Faster reporting matters because the data gets better, and better data only works when the systems behind it are connected. At Southbase, that connective layer started before the safety rollout, with a facial recognition access system that needed to sync to a cloud attendance register. From there, Prestage began looking across the company’s 70-plus SaaS platforms for workflows that could be stitched together instead of managed in isolation.
Why orchestration became necessary: "Once we had that first use case working, the question became: where else is the business losing time because systems don’t talk to each other?" he said. Onboarding came next and is now close to zero touch. The same integration discipline is what lets a spoken observation land cleanly in the safety system, turning a faster report into structured data the business can actually use.
Good data or nothing: The input problem is where the safety rollout becomes more than a faster reporting workflow. "AI can only work with the data you give it. If the observation is thin, the output will be thin. If the data is wrong, the system will either skew the result or fill in gaps that should never have been left open," Prestage said. Frontline staff carry a KPI for observations per week, but the old entries were often minimal, closer to a tick-box exercise than a usable signal. Richer observations, captured consistently, are what make pattern detection possible rather than decorative.
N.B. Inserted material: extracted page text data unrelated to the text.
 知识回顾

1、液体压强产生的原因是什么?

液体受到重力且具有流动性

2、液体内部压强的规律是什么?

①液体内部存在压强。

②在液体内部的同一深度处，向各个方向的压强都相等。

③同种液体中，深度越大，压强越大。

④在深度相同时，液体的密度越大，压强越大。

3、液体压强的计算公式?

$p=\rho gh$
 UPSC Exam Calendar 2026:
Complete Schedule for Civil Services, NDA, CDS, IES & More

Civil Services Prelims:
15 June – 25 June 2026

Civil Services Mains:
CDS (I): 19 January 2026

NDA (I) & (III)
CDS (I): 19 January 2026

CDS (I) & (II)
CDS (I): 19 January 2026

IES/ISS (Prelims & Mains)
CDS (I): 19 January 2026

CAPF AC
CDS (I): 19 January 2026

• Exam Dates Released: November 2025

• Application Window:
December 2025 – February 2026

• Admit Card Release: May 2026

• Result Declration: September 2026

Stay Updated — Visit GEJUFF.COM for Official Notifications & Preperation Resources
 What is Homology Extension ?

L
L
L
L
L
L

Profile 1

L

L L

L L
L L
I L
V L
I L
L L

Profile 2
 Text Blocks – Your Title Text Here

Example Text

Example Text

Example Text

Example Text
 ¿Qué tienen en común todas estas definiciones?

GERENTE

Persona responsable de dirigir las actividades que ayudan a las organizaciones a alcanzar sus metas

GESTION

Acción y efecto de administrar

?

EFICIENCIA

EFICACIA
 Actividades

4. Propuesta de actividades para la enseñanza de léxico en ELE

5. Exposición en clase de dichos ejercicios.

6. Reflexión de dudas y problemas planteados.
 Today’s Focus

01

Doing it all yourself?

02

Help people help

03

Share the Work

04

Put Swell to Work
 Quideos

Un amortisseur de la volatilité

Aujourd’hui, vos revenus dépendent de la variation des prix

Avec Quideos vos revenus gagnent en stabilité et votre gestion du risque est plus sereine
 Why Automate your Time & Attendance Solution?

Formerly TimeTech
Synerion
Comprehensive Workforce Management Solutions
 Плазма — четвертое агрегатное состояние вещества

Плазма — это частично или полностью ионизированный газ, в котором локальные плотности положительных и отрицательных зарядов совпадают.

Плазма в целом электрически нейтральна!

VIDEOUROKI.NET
From observation to intervention: That data doesn't sit in a reporting archive. With as many as 20 projects running at once, it flows into dashboards that show when the same risk is appearing on one site or across several. "If we see five observations from one site, or 10 across a few sites, we can see there’s a systemic issue. That gives us real data to say: this behavior needs to change." From there, the team can issue a health and safety notice, raise the pattern in pre-start meetings, and bring subcontractors into the fix. Generative AI now helps draft those notices, and the next iterations extend the voice agent into workers’ first languages for a crew that includes many non-native English speakers.
The roadmap points toward agentic workflows that can read the safety data, identify patterns, draft the response, and warn teams on new projects that resemble past risk profiles. For Prestage, part of the value is removing the bias that can shape how people interpret dashboards, but the boundary is clear. The system can surface the pattern and recommend the response. It doesn't own the decision.
The end of the loop: "AI is never going to implement the change. You’re always going to need a human in the loop," Prestage said. Trust depends on being able to see the system’s reasoning before anyone acts on it. A recommendation can look logical in a dashboard and still fail on the ground: an agent might spot steel left in the same position across several sites and suggest banning steel on the ground entirely. That's not realistic. The practical fix is keeping the site tidy and taping off the hazard, the kind of common-sense judgment Prestage is not willing to automate away.
For a firm building in an earthquake zone, under codes that keep changing because the risks keep changing, accountability is not an abstract governance principle. It's the work itself. Prestage framed the rollout as decision support, not decision-making, and expects that boundary to hold for years. AI can help teams build faster, safer, and with better information, but the destination is still a finished building people can trust. "There’s always going to be a human at the end to make the final decision," he said. "We can’t have AI make all the decisions, because there’s the safety of the workers, and there’s making sure the buildings themselves are safe once they’ve been completed."